Distraction antics wearing thin
Any hope the prime minister had that the fallout from Nicky Hager's book Dirty Politics would blow over quickly must now be dashed.
John Key has managed to successfully weather all manner of controversy during his six years as PM without much mud sticking to him.
His personal popularity remained high and National was soaring in the polls.
But Hager's book, and Key's repeated obfuscation when taking questions on the subject, is starting to wear thin with voters. It's already worn out the patience of most media.
The tipping point may well have been yesterday's interview on Morning Report with Key. The prime minister repeatedly refused to answer a question on whether he condoned one of the actions Justice Minister Judith Collins is accused of in the book.
Collins, for her part, has already acknowledged the accusation, that she leaked the name of a Ministry of Housing staffer to Whaleoil's Cameron Slater. Slater went on to vilify the man for leaking documents to Labour, claims that were unfounded.
Yet the prime minister, repeatedly, batted away a direct question from Guyon Espiner with the line that Hager's book was a smear campaign.
Key has still, apparently, not read the book and told media he might get around to it after the election.
Yet he stands by Collins and his former adviser Jason Ede, who is alleged to have co-ordinated attacks on National's opponents with Slater from an office two doors down from Key.
Key's continual denial of any knowledge of what Ede was up to is hard to fathom. Hager's book would be a good starting point as a reference, or he could ask Ede himself.
The tone is reminiscent of when Key continued to back former ACT leader John Banks over claims he falsified a campaign donation declaration.
Key said repeatedly he did not need to read the police report into the matter as he trusted Banks' word.

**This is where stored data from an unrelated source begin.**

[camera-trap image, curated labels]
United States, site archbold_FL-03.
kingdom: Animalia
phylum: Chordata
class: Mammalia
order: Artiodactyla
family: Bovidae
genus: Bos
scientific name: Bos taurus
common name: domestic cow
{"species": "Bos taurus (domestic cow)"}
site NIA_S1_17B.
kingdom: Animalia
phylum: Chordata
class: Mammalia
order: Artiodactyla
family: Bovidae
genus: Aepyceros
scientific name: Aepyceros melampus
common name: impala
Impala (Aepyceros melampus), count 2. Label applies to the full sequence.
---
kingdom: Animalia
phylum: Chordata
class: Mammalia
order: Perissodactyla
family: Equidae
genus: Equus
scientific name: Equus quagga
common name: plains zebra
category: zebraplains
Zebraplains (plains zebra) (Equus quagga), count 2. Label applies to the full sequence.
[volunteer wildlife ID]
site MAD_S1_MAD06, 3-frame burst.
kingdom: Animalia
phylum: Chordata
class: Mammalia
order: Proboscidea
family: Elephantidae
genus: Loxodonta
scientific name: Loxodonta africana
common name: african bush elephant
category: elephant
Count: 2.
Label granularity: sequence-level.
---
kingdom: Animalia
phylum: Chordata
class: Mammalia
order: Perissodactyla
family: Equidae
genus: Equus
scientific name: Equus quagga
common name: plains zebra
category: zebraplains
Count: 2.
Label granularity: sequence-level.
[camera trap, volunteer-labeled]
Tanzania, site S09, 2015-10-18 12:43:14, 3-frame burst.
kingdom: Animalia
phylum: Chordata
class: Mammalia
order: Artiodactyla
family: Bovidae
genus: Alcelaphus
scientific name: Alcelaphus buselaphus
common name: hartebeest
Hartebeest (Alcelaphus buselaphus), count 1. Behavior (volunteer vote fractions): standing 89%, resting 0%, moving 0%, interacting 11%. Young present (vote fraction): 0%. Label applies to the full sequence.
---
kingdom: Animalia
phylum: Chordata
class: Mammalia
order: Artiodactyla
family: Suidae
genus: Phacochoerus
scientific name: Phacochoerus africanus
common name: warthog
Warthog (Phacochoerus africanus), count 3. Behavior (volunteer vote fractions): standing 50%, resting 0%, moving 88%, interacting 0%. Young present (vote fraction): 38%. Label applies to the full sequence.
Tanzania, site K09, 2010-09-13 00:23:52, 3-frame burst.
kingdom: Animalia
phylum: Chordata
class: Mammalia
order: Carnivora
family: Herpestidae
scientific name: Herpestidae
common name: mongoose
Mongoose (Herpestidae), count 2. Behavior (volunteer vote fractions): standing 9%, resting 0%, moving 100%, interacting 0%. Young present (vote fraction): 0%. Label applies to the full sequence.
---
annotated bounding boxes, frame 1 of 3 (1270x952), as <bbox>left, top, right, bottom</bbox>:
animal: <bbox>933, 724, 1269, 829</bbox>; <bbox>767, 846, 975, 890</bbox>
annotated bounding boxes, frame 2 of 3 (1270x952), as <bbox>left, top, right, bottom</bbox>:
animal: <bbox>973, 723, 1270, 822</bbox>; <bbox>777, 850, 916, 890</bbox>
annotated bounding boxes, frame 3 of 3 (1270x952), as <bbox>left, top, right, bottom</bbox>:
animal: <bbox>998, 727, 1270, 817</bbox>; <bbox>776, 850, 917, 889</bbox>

Banks, of course, ended up being convicted.
It's as if Key has been taking political advice from the fictional president Arnold Schwarzenegger in The Simpsons Movie who told an adviser "I was elected to lead, not to read".
Perhaps it's time the prime minister started to read and lead and look into what Collins and people in his office have been up to.
The only action from here for Key may well be for him to reprimand Collins, sack Ede and further distance himself from Slater.
The current crop of lines, that Hager's book is "a smear job", the emails are "one side of the story" and that "the Left do it too" are not going to cut it any longer.